Lydia respirou fundo e fechou os olhos pela milésima vez, enfiou as mãos ardentes no rosto e conteve um gemido. Ergueu o rosto para o boneco depois de alguns minutos no silêncio estressante, as veias corroendo-se de impaciência com a faca fincada na parede – acompanhada de outras cinco – enquanto o boneco almofadado permanecia intacto, pendurado.

Voltou-se para Hurley em um tom mudo de súplica, o estresse evidente em chamas nos olhos bonitos. O agente, sério, com as mãos enfiadas nos bolsos e um semblante imperturbável, orientou:

– Outra vez.

Martin segurou um revirar de olhos e bufou sozinha, mas o obedeceu.

– Eu deveria estar atirando lá fora. – Resmungou ela, caminhando a contragosto para a mesa ao lado e pescando uma nova lâmina. – Eu estaria progredindo em algo, ao menos.

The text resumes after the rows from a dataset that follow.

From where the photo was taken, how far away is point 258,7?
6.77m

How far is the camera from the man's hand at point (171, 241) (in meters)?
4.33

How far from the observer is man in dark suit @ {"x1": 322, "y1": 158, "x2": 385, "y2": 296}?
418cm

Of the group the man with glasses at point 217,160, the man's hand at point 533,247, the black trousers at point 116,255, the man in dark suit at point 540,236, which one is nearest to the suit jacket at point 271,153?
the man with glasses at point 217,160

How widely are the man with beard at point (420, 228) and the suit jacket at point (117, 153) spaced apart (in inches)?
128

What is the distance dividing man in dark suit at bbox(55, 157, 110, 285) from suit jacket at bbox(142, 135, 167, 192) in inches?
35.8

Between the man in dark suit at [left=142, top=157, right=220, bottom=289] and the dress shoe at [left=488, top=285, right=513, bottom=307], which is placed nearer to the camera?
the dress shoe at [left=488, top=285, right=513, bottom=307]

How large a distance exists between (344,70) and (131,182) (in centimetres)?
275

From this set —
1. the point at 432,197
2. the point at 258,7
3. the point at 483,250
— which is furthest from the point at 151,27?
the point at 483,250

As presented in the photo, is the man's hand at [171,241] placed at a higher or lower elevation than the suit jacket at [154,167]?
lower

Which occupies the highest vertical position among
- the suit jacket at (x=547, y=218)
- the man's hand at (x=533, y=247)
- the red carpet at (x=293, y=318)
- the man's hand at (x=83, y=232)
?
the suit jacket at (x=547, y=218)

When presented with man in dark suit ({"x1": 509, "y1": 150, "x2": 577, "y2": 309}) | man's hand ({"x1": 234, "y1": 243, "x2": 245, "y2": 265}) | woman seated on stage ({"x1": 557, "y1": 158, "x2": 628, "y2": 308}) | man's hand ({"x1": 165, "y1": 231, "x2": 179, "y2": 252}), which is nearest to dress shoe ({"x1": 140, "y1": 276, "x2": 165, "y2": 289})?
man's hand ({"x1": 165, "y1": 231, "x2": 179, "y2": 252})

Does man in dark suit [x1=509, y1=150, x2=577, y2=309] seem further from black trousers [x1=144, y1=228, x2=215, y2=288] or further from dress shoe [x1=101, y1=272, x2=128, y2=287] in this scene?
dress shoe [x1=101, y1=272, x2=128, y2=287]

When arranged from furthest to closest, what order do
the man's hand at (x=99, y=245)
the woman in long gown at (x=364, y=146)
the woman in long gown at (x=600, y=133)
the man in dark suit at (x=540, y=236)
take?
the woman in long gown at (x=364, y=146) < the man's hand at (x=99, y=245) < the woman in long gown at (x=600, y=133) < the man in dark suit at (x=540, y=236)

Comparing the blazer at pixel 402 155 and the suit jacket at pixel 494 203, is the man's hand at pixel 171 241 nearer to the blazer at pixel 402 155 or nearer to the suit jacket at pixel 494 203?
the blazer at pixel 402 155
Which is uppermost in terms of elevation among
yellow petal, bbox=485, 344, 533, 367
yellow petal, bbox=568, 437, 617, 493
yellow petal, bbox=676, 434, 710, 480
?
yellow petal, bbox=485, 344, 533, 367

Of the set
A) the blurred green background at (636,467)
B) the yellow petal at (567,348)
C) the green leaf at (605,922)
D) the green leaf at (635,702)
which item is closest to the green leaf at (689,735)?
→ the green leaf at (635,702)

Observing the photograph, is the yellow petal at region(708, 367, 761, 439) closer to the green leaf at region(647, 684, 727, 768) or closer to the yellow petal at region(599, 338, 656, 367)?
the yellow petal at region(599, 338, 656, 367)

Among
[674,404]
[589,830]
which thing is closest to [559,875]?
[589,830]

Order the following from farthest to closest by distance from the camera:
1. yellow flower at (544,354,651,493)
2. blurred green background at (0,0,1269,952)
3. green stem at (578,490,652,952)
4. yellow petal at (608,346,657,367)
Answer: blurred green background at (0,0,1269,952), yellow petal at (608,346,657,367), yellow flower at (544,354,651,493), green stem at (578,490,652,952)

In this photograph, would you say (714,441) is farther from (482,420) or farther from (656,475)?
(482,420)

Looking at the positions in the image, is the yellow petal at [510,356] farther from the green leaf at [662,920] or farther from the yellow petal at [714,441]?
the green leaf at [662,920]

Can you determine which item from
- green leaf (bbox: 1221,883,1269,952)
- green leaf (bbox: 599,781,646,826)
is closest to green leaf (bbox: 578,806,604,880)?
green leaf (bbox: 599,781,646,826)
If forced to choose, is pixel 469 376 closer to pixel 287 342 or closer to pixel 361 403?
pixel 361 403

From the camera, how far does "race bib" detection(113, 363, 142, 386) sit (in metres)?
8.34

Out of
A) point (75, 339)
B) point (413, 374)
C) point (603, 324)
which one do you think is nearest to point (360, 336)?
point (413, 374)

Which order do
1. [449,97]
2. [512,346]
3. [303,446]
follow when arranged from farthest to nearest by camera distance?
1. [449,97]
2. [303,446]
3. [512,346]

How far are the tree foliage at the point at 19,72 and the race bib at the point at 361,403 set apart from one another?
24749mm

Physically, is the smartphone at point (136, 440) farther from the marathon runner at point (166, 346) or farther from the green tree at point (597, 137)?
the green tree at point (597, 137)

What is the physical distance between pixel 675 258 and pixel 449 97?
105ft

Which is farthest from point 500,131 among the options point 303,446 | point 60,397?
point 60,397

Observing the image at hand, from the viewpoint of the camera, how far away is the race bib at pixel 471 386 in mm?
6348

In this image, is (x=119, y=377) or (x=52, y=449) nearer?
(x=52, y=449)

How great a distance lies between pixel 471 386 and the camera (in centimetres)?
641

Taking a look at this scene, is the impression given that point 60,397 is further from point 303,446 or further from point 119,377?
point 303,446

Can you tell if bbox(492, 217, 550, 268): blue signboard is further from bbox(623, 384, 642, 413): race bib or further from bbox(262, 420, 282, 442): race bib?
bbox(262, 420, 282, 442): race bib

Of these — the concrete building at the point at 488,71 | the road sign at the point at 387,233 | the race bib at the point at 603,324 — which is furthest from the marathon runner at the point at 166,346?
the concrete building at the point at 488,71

– Você está errando, Martin. – Disse ele, quase divertido. – Isso já é um progresso.

– Hurley... – Virou-se para ele com a faca na mão. – Eu prefiro balas, está bem?

– Porque você tem boa pontaria, e essa é a razão pela qual eu quero você essa semana inteira aqui, com as lâminas, até se tornar eficiente com elas. Você precisa aprender de tudo.

– Eu sei... – Disse ela, e os olhos verdes abaixaram para a lâmina brilhante. Martin passou um dedo por cima do metal frio, estudando o contorno assassino da ponta acentuada. – Mas não acha que já estou frustrada o suficiente por hoje?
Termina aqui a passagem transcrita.